Elba has received some unreasonable scrutiny for portraying a Norse god in the film Thor. Of course most fans loved his short but rather pointless role due to his acting. However change is never truly accepted by the populace. Mr. Elba has proved his acting range in the HBO series The Wire, Prometheus, American Gangster. The upcoming Pacific Rim does not look too shabby either.

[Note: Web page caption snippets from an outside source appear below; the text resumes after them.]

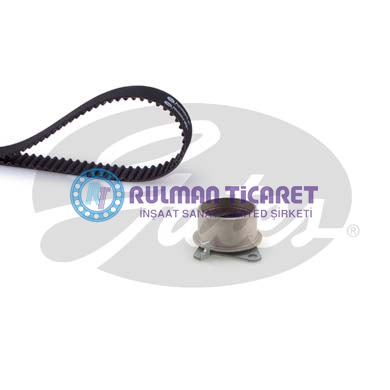 GATES-K035434XS GATES K035434XS - Görsel 1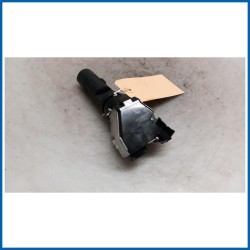 Devioguida tergicristalli dx. NISSAN Qashqai I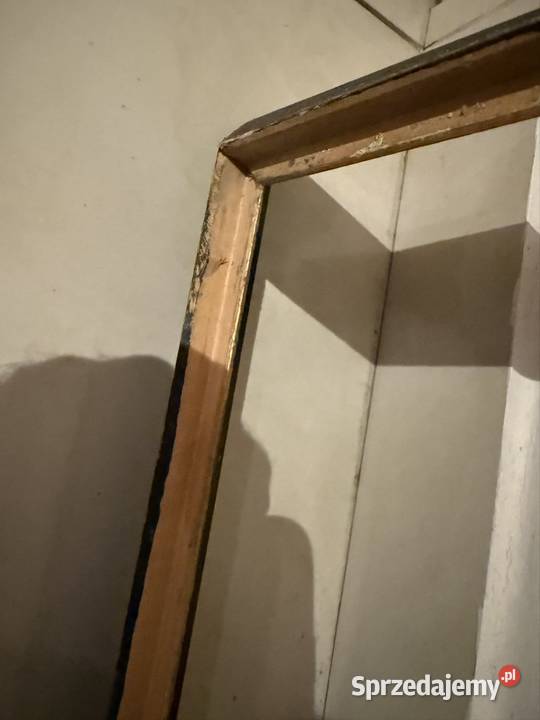Drewniana rama 8070 Obrazki i obrazy Łódź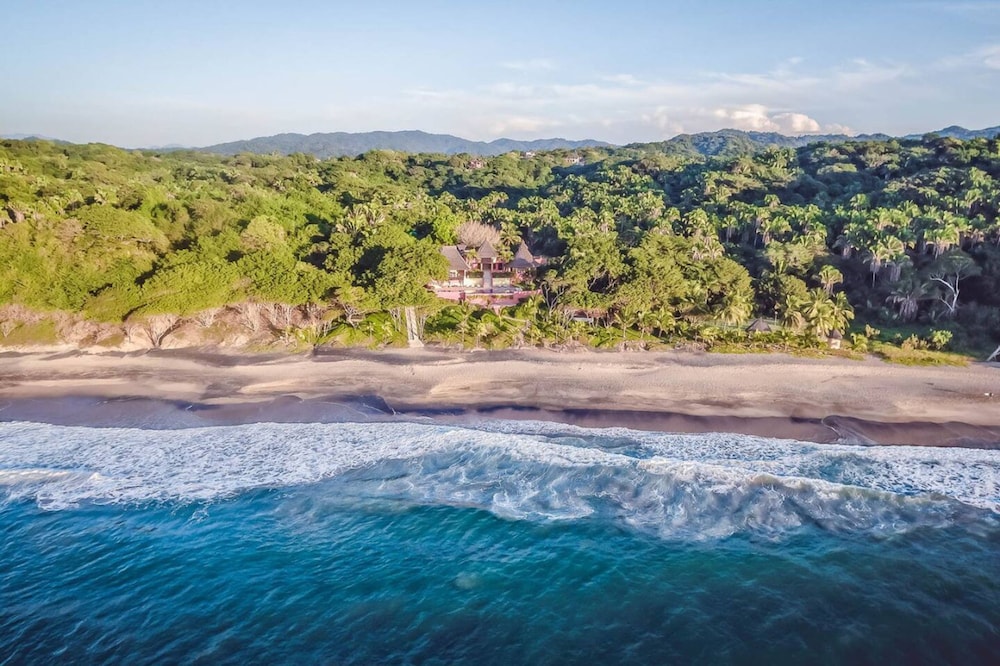 Casa Mis Amores in Nayarit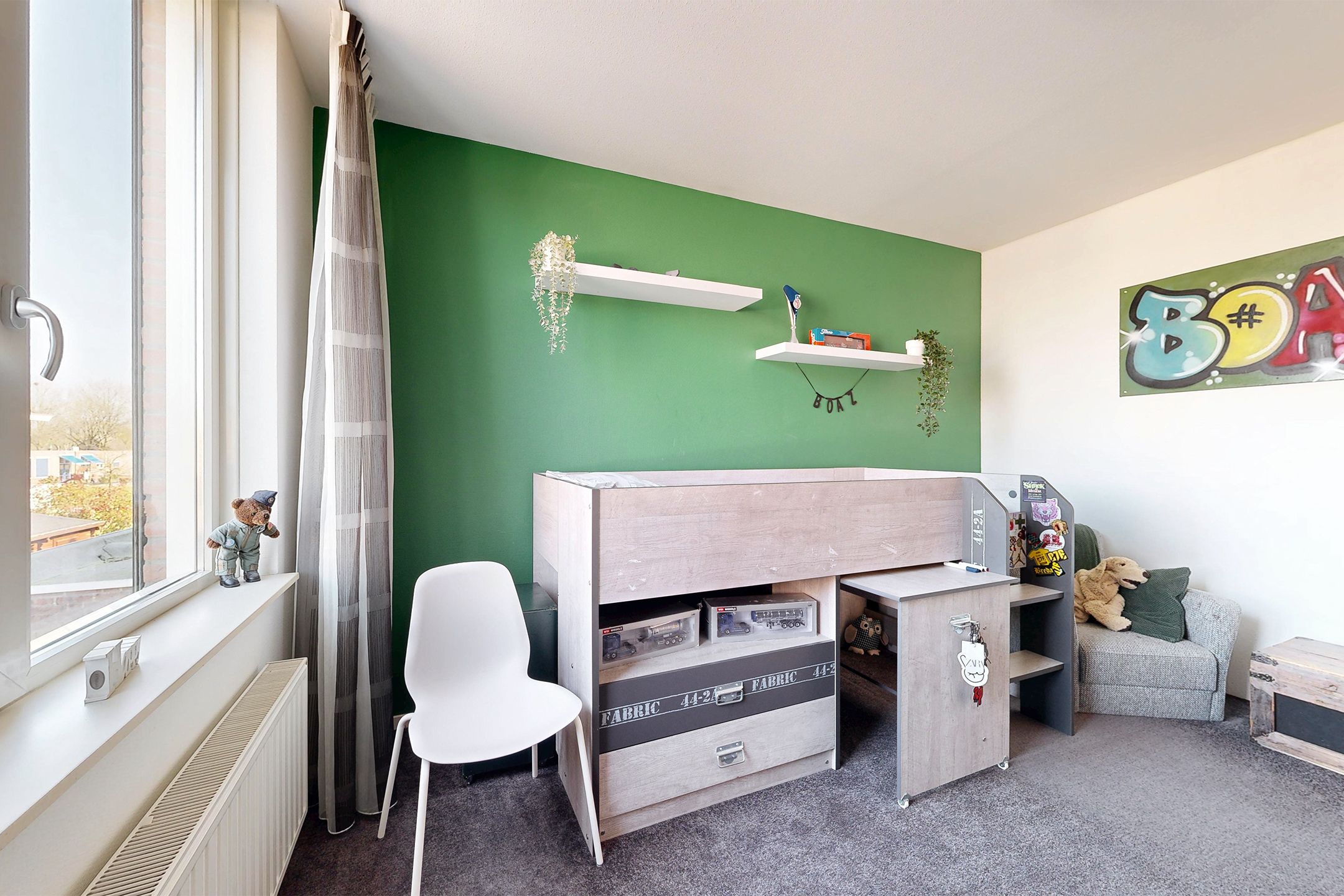 Foto 36 van Rondeel 50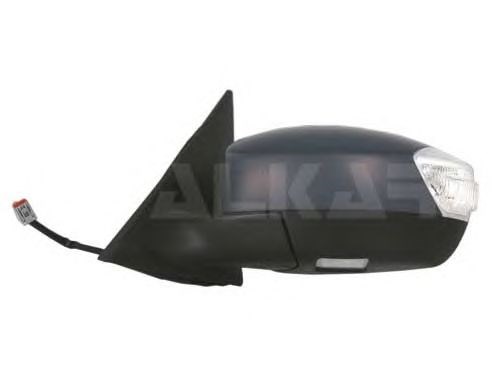 Дзеркало ліве 6127134 ALKAR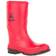 Kamik Botas de agua Stomp EK6149 Rojo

John Logan and the future of 007.
John Logan is taking over as lead writer of the Bond series. For over a decade Robert Wade and Neal Purvis were the duo (Paul Haggis was the third partner in crime for Casino Royale and Quantum of Solace) that placed Bond into three act structure. Now the Skyfall alum and RKO 281, The Aviator Gladiator and Hugo writer will script Bond 24 and Bond 25. Initially the Hollywood reporter stated that the next films would be a two part entry, but Daniel Craig has said that he is doubtful of the authenticity of this news. Nonetheless Sam Mendes as assisted in developing the story for Bond 24. It is uncertain if Mr. Mendes is returning to direct but Barbara Broccoli and Michael G. Wilson are certainly not about to take a step back in finding the right director. 007 and general movie fans would certainly like to see Mr. Christopher Nolan take a shot at the 50 year series, but even if this great director does not sign on, the possibilities are exciting.